Norris J P, Norris D M, Lee R D, Rubenstein M A
Department of Urology, Lutheran General Hospital, Park Ridge, Illinois.
J Urol. 1993 Nov;150(5 Pt 2):1612-4. doi: 10.1016/s0022-5347(17)35857-3.
Visual laser ablation of the prostate was performed on 108 patients (ages 44 to 84 years) as an outpatient procedure from May 1992 to October 1992. Preoperatively, the patients underwent digital rectal examinations, determination of prostate specific antigen levels and transrectal ultrasound guided biopsies when necessary to rule out the presence of prostate cancer. The Urolase laser fiber delivery system was used to transmit laser energy from a neodymium: YAG generator. For the 97 patients with preoperative and postoperative American Urological Association symptom index testing, scores decreased by an average of 12.59 (p < 0.001). For the 75 patients with preoperative and postoperative uroflow rates an average increase of 4.92 ml. per second (p < 0.001) was noted following the procedure. Only 3 patients required hospitalization for an average of 1.33 days. No patient required a blood transfusion. There have been no fluid or electrolyte abnormalities following visual laser ablation of the prostate. There have been no recognizable urethral strictures, deaths or postoperative sepsis. Only 3 patients experienced retrograde ejaculation. We found visual laser ablation of the prostate to be a cost-effective and less morbid alternative to traditional transurethral resection of the prostate.
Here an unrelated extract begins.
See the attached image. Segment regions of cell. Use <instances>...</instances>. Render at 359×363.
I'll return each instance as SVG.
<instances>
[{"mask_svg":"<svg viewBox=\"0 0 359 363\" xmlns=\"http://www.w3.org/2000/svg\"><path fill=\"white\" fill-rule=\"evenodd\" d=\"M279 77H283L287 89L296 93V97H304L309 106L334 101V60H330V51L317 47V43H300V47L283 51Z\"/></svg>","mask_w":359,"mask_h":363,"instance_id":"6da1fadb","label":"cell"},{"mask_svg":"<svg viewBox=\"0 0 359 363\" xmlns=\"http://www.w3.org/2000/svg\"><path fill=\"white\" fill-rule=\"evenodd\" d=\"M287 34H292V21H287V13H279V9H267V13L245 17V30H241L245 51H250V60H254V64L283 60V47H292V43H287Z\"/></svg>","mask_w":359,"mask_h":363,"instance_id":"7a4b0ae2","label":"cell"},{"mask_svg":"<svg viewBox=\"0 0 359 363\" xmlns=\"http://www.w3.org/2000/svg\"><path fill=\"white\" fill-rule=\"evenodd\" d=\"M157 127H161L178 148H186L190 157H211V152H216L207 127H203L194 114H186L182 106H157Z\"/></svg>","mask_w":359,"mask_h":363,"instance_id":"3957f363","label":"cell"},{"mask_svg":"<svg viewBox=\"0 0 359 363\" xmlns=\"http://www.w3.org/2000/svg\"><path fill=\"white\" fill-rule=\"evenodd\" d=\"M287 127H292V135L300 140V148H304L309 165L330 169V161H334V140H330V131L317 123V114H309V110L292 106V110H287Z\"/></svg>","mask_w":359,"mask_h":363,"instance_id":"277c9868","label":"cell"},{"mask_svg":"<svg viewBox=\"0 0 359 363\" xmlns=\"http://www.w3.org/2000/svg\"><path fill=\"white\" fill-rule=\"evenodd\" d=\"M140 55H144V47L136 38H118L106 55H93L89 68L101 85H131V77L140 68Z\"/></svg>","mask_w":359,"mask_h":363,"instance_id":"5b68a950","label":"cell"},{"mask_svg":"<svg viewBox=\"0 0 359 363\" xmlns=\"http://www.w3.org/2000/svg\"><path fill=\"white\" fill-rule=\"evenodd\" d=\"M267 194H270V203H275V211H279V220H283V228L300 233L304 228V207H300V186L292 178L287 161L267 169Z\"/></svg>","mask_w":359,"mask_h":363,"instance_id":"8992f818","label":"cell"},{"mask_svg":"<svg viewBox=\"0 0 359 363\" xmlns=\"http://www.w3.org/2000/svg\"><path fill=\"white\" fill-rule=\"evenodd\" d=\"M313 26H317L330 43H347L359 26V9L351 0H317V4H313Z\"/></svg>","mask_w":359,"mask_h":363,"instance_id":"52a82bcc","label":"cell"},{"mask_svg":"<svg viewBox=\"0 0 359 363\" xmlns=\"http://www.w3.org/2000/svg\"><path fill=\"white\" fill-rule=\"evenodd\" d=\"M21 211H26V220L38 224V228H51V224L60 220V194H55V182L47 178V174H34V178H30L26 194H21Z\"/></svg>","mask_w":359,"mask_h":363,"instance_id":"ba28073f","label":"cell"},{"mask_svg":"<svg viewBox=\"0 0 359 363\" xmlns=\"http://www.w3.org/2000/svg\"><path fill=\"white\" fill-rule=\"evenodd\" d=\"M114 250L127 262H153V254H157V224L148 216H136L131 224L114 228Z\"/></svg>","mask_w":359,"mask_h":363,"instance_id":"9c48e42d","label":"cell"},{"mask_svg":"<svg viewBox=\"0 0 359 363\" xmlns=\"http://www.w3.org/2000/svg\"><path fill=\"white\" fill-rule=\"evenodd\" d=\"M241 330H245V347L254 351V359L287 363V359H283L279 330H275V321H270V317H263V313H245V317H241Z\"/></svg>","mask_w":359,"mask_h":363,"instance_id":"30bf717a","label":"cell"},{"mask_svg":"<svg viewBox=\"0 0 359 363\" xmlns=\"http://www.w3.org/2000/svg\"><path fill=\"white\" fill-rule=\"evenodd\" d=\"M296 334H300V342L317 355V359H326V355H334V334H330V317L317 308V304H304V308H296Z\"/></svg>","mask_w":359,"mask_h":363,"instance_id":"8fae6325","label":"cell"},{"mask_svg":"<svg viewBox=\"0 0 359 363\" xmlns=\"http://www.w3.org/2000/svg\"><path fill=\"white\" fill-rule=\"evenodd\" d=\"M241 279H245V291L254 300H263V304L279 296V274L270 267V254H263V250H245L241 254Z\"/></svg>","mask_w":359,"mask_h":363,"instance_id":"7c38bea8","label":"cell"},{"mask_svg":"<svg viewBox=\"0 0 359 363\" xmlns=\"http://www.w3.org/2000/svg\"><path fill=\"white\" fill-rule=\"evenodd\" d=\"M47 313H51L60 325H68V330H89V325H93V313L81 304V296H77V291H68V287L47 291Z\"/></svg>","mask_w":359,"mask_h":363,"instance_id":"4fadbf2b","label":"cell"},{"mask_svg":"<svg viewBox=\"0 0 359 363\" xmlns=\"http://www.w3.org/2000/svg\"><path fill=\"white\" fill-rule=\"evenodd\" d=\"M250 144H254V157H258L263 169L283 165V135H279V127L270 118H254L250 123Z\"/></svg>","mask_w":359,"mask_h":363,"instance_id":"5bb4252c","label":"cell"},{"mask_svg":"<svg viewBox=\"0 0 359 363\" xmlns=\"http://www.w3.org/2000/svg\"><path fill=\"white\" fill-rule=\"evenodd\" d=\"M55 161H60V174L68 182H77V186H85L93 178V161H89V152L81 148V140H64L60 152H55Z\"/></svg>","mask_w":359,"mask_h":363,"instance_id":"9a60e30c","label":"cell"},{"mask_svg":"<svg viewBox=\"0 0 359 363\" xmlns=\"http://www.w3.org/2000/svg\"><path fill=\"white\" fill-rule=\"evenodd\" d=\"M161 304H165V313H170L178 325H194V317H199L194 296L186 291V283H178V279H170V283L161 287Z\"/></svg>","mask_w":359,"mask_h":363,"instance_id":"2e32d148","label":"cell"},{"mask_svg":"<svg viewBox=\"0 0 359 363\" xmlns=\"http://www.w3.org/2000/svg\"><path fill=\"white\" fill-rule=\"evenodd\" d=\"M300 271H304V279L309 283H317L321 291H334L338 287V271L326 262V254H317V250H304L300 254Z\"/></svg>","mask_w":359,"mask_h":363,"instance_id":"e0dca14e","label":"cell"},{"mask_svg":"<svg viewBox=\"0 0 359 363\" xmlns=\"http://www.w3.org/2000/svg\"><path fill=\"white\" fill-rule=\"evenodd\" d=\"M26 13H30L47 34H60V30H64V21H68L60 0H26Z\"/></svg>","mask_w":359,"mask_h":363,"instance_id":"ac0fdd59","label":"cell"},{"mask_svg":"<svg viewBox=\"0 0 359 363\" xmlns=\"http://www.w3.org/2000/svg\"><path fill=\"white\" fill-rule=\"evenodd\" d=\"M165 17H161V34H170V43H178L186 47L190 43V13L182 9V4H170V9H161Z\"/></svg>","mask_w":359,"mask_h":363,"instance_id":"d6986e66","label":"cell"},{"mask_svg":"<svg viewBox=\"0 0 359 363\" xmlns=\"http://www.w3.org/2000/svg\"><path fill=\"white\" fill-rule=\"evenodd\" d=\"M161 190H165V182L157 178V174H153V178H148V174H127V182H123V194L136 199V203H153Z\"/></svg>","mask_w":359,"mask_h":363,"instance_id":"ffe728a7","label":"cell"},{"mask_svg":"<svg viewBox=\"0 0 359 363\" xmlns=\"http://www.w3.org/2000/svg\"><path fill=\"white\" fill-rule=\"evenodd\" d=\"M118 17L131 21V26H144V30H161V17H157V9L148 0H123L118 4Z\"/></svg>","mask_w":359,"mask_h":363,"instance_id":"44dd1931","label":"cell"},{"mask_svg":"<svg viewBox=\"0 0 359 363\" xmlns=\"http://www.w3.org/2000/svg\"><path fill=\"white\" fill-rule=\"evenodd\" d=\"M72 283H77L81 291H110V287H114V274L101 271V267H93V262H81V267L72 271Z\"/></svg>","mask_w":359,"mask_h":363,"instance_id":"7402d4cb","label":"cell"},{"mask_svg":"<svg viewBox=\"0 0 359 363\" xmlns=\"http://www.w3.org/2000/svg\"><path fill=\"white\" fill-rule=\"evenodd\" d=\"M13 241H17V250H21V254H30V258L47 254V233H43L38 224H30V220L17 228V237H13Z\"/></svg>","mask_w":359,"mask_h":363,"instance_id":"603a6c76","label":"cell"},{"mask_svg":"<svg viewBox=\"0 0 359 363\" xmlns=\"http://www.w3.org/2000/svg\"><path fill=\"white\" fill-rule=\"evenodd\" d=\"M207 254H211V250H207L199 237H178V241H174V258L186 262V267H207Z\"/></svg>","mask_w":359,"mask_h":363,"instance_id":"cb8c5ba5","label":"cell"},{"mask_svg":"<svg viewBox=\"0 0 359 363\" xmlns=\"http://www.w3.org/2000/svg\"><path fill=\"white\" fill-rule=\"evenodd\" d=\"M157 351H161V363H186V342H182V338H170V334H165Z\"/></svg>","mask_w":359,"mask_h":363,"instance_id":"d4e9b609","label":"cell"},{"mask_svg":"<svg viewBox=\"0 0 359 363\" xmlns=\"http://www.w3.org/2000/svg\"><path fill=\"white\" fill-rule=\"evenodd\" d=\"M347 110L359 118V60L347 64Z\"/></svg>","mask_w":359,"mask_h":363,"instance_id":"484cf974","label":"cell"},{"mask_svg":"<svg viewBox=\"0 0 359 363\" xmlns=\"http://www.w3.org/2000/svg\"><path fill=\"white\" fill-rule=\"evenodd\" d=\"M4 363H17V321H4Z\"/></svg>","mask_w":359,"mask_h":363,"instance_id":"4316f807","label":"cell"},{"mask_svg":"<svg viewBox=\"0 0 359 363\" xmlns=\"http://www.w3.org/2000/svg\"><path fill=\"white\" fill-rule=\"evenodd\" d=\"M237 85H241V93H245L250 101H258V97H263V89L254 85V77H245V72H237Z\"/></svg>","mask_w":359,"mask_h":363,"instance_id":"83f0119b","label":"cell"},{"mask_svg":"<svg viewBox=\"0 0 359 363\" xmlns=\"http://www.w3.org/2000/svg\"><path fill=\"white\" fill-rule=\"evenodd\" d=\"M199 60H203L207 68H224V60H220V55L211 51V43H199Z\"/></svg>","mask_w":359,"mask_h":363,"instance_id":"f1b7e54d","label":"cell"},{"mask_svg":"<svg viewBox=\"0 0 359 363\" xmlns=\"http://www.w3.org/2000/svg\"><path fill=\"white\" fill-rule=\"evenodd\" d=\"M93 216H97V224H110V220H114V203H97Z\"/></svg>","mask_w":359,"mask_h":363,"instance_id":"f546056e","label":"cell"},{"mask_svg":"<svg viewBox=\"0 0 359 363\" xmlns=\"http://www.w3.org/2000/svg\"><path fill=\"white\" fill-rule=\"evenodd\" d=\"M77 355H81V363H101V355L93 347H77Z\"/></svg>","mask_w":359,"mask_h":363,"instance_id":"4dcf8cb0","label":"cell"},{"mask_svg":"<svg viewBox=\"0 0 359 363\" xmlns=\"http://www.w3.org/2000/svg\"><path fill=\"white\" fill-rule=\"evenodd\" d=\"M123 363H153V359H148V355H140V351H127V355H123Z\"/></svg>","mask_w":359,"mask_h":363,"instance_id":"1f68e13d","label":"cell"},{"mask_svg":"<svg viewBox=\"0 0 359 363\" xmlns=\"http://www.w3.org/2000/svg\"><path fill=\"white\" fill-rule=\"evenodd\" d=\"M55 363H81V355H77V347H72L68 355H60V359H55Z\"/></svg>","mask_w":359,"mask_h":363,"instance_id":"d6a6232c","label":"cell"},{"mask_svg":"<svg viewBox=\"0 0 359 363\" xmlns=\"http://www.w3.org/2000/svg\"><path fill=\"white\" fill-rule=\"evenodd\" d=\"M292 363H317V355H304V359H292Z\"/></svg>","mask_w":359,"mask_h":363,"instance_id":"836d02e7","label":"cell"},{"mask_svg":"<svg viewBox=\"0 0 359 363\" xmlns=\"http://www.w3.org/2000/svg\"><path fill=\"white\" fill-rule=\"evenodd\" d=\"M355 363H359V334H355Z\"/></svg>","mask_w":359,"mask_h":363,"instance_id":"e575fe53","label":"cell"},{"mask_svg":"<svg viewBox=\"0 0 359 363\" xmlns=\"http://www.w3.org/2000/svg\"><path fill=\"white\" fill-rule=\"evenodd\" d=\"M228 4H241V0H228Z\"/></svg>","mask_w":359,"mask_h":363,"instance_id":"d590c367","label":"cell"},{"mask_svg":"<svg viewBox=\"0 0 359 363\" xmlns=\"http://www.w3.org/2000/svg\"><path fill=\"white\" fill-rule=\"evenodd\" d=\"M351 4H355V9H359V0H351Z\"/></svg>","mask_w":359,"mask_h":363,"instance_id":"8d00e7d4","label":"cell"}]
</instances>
1992年5月至1992年10月期间,对108例患者(年龄44至84岁)进行了门诊可视激光前列腺切除术。术前,患者接受直肠指检、测定前列腺特异性抗原水平,并在必要时进行经直肠超声引导下活检,以排除前列腺癌的存在。使用Urolase激光光纤传输系统从钕钇铝石榴石发生器传输激光能量。对97例术前和术后进行美国泌尿外科学会症状指数测试的患者而言,评分平均下降了12.59(p < 0.001)。对75例术前和术后进行尿流率检测的患者而言,术后平均每秒尿流率增加了4.92毫升(p < 0.001)。仅3例患者需要住院,平均住院1.33天。无患者需要输血。前列腺可视激光消融术后未出现液体或电解质异常。未出现可识别的尿道狭窄、死亡或术后败血症。仅3例患者出现逆行射精。我们发现,与传统经尿道前列腺切除术相比,前列腺可视激光消融术具有成本效益且发病率更低。